§ **Goal a**: Find each line in the records that contains the string "exists", and copy those lines.

---------- Source

To improve viewing comfort, the convergence distance of a stereoscopic image can be adjusted so that the convergence distance approximates the natural convergence distance of human eyes. Such adjustment of the convergence distance may be accomplished by horizontally shifting the left image and/or the right image of the stereoscopic image, i.e., by changing the horizontal disparity between the left and right images.

Embodiments of the invention provide for automatic convergence of stereoscopic images based on face detection. More specifically, the convergence distance of a stereoscopic image is automatically reduced based on a face detected in the scene in the stereoscopic image. That is, a face detected in a stereoscopic image is selected, and the left image and/or the right image of the stereoscopic image is then shifted such that the horizontal disparity between the selected face in the left image and the selected face in the right image is reduced. In some embodiments, the horizontal disparity is reduced to zero after the left image and/or right image is shifted. The amount(s) of horizontal shifting and the direction(s) of the shifting are determined based on the horizontal disparity between the face in the left image and the face in the right image.

In some embodiments, when multiple faces are detected in a stereoscopic image, various criteria are applied to select an appropriate face for convergence from the multiple faces. The criteria may be based on one or more of the relative sizes, locations, and convergence metrics of the detected faces, and disparity limit(s). Disparity limit(s) are explained in more detail herein.

--------------------
---------- Data entries

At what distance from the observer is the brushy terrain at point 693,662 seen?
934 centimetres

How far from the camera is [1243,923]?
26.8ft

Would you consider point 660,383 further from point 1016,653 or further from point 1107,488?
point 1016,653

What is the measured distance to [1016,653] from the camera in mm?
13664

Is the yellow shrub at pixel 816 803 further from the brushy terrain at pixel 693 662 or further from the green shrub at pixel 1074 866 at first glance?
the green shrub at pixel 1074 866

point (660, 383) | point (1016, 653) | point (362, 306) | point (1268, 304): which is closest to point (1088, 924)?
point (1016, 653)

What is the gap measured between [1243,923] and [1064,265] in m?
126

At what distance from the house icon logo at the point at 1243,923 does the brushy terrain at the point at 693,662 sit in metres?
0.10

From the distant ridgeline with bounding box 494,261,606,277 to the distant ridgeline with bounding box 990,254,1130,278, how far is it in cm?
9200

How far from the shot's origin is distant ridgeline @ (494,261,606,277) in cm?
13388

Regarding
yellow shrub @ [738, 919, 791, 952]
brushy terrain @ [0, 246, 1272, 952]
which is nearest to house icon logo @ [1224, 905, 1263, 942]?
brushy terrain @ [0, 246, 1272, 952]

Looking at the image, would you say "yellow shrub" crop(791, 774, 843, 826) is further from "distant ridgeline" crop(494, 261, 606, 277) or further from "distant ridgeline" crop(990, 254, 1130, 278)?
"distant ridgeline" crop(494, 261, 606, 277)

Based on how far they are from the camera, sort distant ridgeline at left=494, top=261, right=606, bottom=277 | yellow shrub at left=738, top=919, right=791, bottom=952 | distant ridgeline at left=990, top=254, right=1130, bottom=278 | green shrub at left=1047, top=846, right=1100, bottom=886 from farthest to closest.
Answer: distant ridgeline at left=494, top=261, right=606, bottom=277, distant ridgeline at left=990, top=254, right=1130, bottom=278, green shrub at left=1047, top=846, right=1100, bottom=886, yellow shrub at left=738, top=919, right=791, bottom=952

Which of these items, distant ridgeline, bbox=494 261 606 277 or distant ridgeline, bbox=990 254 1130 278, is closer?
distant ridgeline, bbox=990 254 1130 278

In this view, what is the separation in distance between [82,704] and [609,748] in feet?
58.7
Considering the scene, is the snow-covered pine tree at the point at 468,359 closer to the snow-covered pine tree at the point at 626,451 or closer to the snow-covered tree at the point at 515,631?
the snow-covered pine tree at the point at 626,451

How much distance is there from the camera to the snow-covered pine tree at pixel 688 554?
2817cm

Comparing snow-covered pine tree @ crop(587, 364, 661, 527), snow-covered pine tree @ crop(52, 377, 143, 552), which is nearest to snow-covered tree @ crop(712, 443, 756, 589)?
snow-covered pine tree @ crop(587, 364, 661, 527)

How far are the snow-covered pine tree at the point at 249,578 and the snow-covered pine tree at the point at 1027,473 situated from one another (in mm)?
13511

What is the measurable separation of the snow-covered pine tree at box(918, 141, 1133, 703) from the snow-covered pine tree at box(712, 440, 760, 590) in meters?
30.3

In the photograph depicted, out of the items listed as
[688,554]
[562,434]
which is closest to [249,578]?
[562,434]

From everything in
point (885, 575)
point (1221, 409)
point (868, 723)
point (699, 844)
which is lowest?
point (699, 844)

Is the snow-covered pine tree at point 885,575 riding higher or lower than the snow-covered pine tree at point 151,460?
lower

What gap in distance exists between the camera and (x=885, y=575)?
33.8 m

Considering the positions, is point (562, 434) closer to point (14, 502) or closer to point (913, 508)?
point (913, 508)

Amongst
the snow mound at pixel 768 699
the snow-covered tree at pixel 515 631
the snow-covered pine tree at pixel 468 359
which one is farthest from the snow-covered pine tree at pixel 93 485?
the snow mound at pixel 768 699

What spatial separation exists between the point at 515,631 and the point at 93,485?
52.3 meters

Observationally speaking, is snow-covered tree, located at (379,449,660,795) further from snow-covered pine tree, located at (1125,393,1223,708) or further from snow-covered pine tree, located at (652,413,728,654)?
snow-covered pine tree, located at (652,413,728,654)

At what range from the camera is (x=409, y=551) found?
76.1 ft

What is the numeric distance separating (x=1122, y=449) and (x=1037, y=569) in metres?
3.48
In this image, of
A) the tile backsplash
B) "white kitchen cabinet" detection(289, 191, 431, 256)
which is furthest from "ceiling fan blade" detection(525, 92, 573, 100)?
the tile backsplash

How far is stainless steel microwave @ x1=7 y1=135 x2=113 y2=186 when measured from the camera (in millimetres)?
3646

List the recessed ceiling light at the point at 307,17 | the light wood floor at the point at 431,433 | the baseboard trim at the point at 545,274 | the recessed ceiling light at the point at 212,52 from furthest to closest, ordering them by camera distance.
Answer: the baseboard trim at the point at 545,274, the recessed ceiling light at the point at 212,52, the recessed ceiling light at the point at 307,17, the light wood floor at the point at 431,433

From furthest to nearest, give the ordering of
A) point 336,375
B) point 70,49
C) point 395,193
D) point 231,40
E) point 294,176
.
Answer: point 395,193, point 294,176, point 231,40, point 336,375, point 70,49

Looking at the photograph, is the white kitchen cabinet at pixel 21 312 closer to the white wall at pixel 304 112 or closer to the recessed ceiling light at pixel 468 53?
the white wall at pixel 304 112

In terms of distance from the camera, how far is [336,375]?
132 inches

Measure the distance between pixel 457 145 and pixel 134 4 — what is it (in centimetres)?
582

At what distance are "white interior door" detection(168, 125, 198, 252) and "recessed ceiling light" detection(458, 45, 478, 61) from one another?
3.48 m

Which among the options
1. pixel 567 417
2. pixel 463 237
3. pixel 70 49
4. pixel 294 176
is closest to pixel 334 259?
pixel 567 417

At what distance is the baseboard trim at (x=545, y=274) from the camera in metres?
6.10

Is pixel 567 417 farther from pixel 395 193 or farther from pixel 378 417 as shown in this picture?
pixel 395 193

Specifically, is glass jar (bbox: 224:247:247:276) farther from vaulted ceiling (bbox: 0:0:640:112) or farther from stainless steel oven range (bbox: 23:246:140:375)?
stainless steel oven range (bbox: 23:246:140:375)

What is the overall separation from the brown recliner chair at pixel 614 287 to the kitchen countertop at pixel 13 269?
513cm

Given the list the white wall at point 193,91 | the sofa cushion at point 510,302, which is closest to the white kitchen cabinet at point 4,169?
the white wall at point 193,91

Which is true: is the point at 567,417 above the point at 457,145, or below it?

--------------------

§ **Goal b**: In the passage about stereoscopic convergence above, turn the paragraph that begins "Embodiments of the invention provide" into a short list that keeps its main facts.

§ **Worked answer a**:
What gap in distance exists between the camera and (x=885, y=575)?
What spatial separation exists between the point at 515,631 and the point at 93,485?

§ **Worked answer b**:
- Stereoscopic images are converged automatically based on face detection, which reduces the convergence distance.
- A face detected in the scene of the stereoscopic image is selected.
- The left image, the right image, or both are shifted horizontally. This reduces the horizontal disparity between the selected face in the left image and in the right image.
- In some embodiments, this disparity is reduced to zero.
- The amount and direction of each shift depend on the horizontal disparity between the face in the left image and the face in the right image.